Start

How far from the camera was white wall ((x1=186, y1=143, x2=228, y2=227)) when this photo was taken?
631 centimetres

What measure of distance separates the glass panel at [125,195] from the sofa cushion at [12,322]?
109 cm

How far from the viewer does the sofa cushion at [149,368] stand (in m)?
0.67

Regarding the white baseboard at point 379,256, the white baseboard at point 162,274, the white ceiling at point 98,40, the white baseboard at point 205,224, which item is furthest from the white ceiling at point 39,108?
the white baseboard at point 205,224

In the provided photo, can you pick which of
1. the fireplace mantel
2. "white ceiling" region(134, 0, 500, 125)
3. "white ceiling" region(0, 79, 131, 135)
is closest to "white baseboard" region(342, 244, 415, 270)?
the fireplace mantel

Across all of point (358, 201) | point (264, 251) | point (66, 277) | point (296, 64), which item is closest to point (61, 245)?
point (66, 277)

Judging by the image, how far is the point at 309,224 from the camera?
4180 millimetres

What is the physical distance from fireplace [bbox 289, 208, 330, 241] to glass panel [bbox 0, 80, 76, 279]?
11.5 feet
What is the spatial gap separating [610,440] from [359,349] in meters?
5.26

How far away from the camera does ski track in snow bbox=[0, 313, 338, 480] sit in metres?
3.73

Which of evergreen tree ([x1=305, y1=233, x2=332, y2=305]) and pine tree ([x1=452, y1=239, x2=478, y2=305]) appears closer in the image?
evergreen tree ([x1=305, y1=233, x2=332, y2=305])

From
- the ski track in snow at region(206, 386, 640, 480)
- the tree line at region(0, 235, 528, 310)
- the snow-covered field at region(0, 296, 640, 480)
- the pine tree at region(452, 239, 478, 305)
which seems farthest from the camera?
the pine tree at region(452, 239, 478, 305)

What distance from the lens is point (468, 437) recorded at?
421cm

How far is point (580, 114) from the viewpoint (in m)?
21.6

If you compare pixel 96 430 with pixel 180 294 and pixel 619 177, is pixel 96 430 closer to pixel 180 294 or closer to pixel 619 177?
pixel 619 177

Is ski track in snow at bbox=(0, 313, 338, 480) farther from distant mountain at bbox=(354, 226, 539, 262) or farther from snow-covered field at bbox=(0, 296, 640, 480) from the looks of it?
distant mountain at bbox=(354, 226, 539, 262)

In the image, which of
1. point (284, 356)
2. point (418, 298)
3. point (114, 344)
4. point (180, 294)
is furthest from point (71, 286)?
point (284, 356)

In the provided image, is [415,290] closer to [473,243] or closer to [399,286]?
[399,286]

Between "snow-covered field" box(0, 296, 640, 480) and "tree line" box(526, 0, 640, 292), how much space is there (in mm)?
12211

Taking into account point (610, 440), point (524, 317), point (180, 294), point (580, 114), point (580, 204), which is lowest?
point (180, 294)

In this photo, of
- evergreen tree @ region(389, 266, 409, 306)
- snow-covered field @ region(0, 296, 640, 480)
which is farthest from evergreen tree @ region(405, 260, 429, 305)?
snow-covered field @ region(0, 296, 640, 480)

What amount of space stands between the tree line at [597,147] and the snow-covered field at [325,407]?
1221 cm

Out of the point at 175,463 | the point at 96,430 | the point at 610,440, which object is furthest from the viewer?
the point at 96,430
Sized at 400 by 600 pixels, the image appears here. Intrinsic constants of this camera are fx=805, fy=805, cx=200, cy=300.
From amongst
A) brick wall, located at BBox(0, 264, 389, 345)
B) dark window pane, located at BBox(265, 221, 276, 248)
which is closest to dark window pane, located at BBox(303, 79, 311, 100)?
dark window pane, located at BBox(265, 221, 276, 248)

End

Extract the complete listing verbatim.

How far from the camera was white wall ((x1=186, y1=143, x2=228, y2=227)) when this photo was taken?
631 centimetres

What measure of distance separates the glass panel at [125,195] from the sofa cushion at [12,322]?
109 cm

How far from the viewer does the sofa cushion at [149,368] stand (in m)?
0.67

Regarding the white baseboard at point 379,256, the white baseboard at point 162,274, the white ceiling at point 98,40, the white baseboard at point 205,224, which item is furthest from the white ceiling at point 39,108?
the white baseboard at point 205,224

In the provided photo, can you pick which of
1. the fireplace mantel
2. "white ceiling" region(134, 0, 500, 125)
3. "white ceiling" region(0, 79, 131, 135)
is closest to "white baseboard" region(342, 244, 415, 270)?
the fireplace mantel

Across all of point (358, 201) | point (264, 251) | point (66, 277) | point (296, 64), which item is closest to point (61, 245)?
point (66, 277)

Judging by the image, how far is the point at 309,224 from the camera?
4180 millimetres

What is the physical distance from fireplace [bbox 289, 208, 330, 241] to glass panel [bbox 0, 80, 76, 279]?
11.5 feet
What is the spatial gap separating [610,440] from [359,349] in meters?
5.26

How far away from the camera does ski track in snow bbox=[0, 313, 338, 480] sit in metres?
3.73

Which of evergreen tree ([x1=305, y1=233, x2=332, y2=305]) and pine tree ([x1=452, y1=239, x2=478, y2=305]) appears closer in the image?
evergreen tree ([x1=305, y1=233, x2=332, y2=305])

From
- the ski track in snow at region(206, 386, 640, 480)
- the tree line at region(0, 235, 528, 310)
- the snow-covered field at region(0, 296, 640, 480)
- the pine tree at region(452, 239, 478, 305)
which seems farthest from the camera?
the pine tree at region(452, 239, 478, 305)

What distance from the lens is point (468, 437) recorded at?
421cm

How far is point (580, 114) from the viewpoint (in m)?
21.6

If you compare pixel 96 430 with pixel 180 294 and pixel 619 177, is pixel 96 430 closer to pixel 180 294 or closer to pixel 619 177?
pixel 619 177

Is ski track in snow at bbox=(0, 313, 338, 480) farther from distant mountain at bbox=(354, 226, 539, 262) or farther from snow-covered field at bbox=(0, 296, 640, 480) from the looks of it?
distant mountain at bbox=(354, 226, 539, 262)

In the image, which of
1. point (284, 356)
2. point (418, 298)
3. point (114, 344)
4. point (180, 294)
is furthest from point (71, 286)?
point (284, 356)

In the provided image, is [415,290] closer to [473,243] or closer to [399,286]?
[399,286]

Between "snow-covered field" box(0, 296, 640, 480) and "tree line" box(526, 0, 640, 292), how much space is there (in mm)?
12211

Taking into account point (610, 440), point (524, 317), point (180, 294), point (580, 114), point (580, 204), which is lowest?
point (180, 294)

In this photo, of
- evergreen tree @ region(389, 266, 409, 306)
- snow-covered field @ region(0, 296, 640, 480)
which is farthest from evergreen tree @ region(405, 260, 429, 305)?
snow-covered field @ region(0, 296, 640, 480)

What amount of space stands between the tree line at [597,147] and the snow-covered field at [325,407]?
1221 cm

Out of the point at 175,463 | the point at 96,430 | the point at 610,440, which object is furthest from the viewer?
the point at 96,430
Sized at 400 by 600 pixels, the image appears here. Intrinsic constants of this camera are fx=805, fy=805, cx=200, cy=300.
From amongst
A) brick wall, located at BBox(0, 264, 389, 345)
B) dark window pane, located at BBox(265, 221, 276, 248)
which is closest to dark window pane, located at BBox(303, 79, 311, 100)?
dark window pane, located at BBox(265, 221, 276, 248)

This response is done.